筆者の考えるシナリオは以下のとおりである。図と併せてご覧いただきたい。
シナリオ1:飢餓と新型肺炎などの蔓延により暴動・反乱が生起し、最終的には金正恩が殺害される場合。
ルーマニア革命(東欧革命の中で唯一多数の市民の流血を伴った革命)がモデル。後継体制がスムーズに決まる場合と抗争・内紛に発展するケースがあろう。
シナリオ2:金正恩氏が死亡(病死、事故死、暗殺など)した場合。
金日成・正日の死亡がそのモデル。後継者がすんなりと決定する場合と抗争・内紛に発展するケースがあろう。
シナリオ3:図の通り、シナリオ1もシナリオ2も共に金正恩氏の死亡・暗殺以降は、同じ推移((1)後継者がスムーズに決まる場合と(2)抗争・内紛が起こる場合に分かれる)を辿ることになる。
それゆえ、本稿では「金正恩氏殺害から内紛抗争に至るまで(シナリオ1)」、「金正恩氏死亡から内紛抗争に至るまで(シナリオ2)」および「内紛・抗争以降の展開について(シナリオ3)」という3つの区分で説明することにする。
■ 新型肺炎の流行で暴動発生(シナリオ1)
シナリオ1は、北朝鮮人民は、飢餓と新型肺炎による死の恐怖が引き金となって、暴動や反乱が起こり金正恩氏を殺害するという展開である。
飢餓の苦しみと新型肺炎による死の恐怖が金正恩氏による弾圧よりも勝れば、人民は金正恩に挑戦する道を選ぶことになる。
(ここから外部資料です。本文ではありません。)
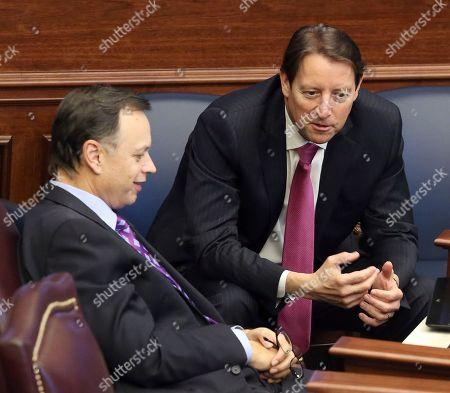 Bill Glavon, Tom Lee Senator Tom Lee, R-Brandon, left, confers with Senator Bill Galvano, R-Bradenton, during session, in Tallahassee, Fla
このシナリオを理解するうえで参考になるのはルーマニア革命であろう。
チャウシェスクのルーマニアと北朝鮮は酷似
ルーマニアはチャウシェスク個人の独裁国家であり「チャウシェスク王朝」と呼ばれた。
この点、3代にわたり続いている「金王朝」と瓜二つだ。
2つの王朝は、「経済の疲弊で苦しむ人民と、贅の限りを尽くす独裁者で、人民怨嗟の的」という点でも酷似している。
金正日は、チャウシェスク夫妻が軍により処刑される映像を見て戦慄したといわれるがそれは、自分と人民の関係がチャウシェスクと同じであることが理由だったからではないか。
ルーマニアでは、1980年代に入ると経済政策で失敗し、国内経済の疲弊が始まった。
チャウシェスクは、対外債務の返済のために外貨を稼ぐ目的で国内の消費を切りつめて輸入を抑制する一方、国民の生活必要物資の輸出までも強行した(飢餓輸出)。
これにより、国民の生活水準は著しく低下し、多くの国民は飢餓状態に陥り、燃料にも困る状態になった。
その一方で、チャウシェスク自身は豪華な宮殿を建設し、一族を要職に就けるなど国民生活を無視するような政治を続け、国民の間では独裁政権に対しての不満が日増しに強くなった。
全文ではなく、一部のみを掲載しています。